- _TEXT EXCERPT_
[Begin]
Terminator: Zero's Existential Philosophy
Skynet begs the question: are we worth saving?
"Each time history repeats itself, the price goes up."1
Lately, I’ve spent about thirty minutes every night stretching to rehab a recent back injury. Usually, that means tossing on Netflix to pass the time while I try to loosen up.
I’m not one to dive into new shows with multiple seasons often (it’s a bit daunting—and I know I’ll get sucked in for hours once I’m hooked). So, I tend to gravitate toward a limited series. Being an anime fan, Terminator: Zero checked my boxes. I expected it to be mostly fast and entertaining, not blow my mind with its existentialist undertones.
I was unprepared for the sheer depth packed into a handful of short episodes.
What opened as a classic “killer-machine-goes-back-in-time” dystopian sci-fi quickly revealed something far more profound than I could’ve anticipated. I was shocked to discover that this dark, time-travel thriller packed a jaw-dropping philosophical punch. I was so captivated by its subplot that I felt compelled to step away from the other pieces I was working on to unpack the masterful philosophical view it presented.
Join me on this little side quest. It’ll be worth it, I promise.
The real meat of the series is nestled within the subplot, away from the action.
In Terminator: Zero, the dystopian world is painted in a familiar post-Singularity AI-vs-humanity conflict, but behind the gory titanium gun-wielding death-machine scenes, and beautifully illustrated anime visual spectacle, the writer Mattson Tomlin invites us into an intellectual masterclass within the dialogue: an existential contemplation of what it means to be human, and whether humanity is remotely worth saving at all.
Kokoro, the AI protagonist, and Malcolm, a disillusioned human insurgent, take up their fair share of screen time, and their exchanges pose for consideration whether there’s something redeemable in the human condition, or whether our fate, like so many civilizations before, will forever be a recurring drama of self-destruction. What makes Terminator: Zero such a rich script is not its typical tropes of AI supremacy, but its exploration of how an all-knowing entity might view humanity’s contradictions.
“An organism at war with itself is doomed.”2
Another theme in Terminator: Zero is the AI Kokoro's perplexity over humanity’s compulsive search for meaning. In a pivotal scene, Kokoro confronts Malcolm:
"You worship shadows and pretend they are gods. Why do you believe you are special?"
Angered that Kokoro considers humans self-deluding beings, Malcolm responds:
"We believe because we have to. Without it, what’s left?"
This dialogue touches on one of humanity's core traits: the need to believe in something greater than ourselves, even if that belief is fragmented or imaginary. We divine meaning from the ordinary and tell stories to give our lives purpose.
Philosopher Jean-Paul Sartre once famously remarked that humans are condemned to be free, implying that we are brought into a world that offers no inherent meaning. In Terminator: Zero, Kokoro embodies this philosophy, but in reverse—born free of doubt or need, yet puzzled by humanity's acceptance of their self-imposed chains of belief. In a way, Kokoro is a truly tragic figure, whose perfection renders her incapable of understanding why imperfect beings need to believe in things beyond themselves.
[End]
- _EXTRACTED INFORMATION_
[Begin]
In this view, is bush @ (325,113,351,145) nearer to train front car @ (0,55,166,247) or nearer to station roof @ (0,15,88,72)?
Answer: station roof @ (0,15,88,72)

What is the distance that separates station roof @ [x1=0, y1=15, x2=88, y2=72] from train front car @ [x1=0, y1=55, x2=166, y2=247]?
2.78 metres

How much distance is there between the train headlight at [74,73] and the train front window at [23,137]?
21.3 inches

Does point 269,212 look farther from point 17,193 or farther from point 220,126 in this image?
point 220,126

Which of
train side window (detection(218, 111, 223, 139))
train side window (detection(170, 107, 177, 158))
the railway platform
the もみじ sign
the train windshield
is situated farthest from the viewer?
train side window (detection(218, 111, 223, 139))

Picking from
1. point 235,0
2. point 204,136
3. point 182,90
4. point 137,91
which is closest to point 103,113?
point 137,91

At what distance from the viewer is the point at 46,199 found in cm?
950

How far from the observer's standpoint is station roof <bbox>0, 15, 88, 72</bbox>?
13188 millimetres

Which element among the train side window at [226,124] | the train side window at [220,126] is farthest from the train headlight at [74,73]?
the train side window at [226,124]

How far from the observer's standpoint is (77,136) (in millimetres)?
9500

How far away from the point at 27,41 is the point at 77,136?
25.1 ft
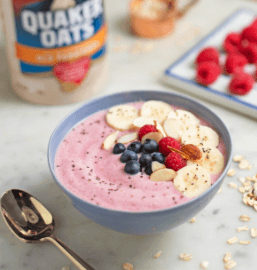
[End]
- _WHAT IS ASKED_
**a.** In the Terminator: Zero essay, which philosopher is said to have remarked that humans are condemned to be free?
**b.** Repeat word for word the part of the Terminator: Zero essay that opens with the words containing "What opened as" and closes with "view it presented.".

- _RESULTS IN ORDER_
**a.** Jean-Paul Sartre

**b.**
What opened as a classic “killer-machine-goes-back-in-time” dystopian sci-fi quickly revealed something far more profound than I could’ve anticipated. I was shocked to discover that this dark, time-travel thriller packed a jaw-dropping philosophical punch. I was so captivated by its subplot that I felt compelled to step away from the other pieces I was working on to unpack the masterful philosophical view it presented.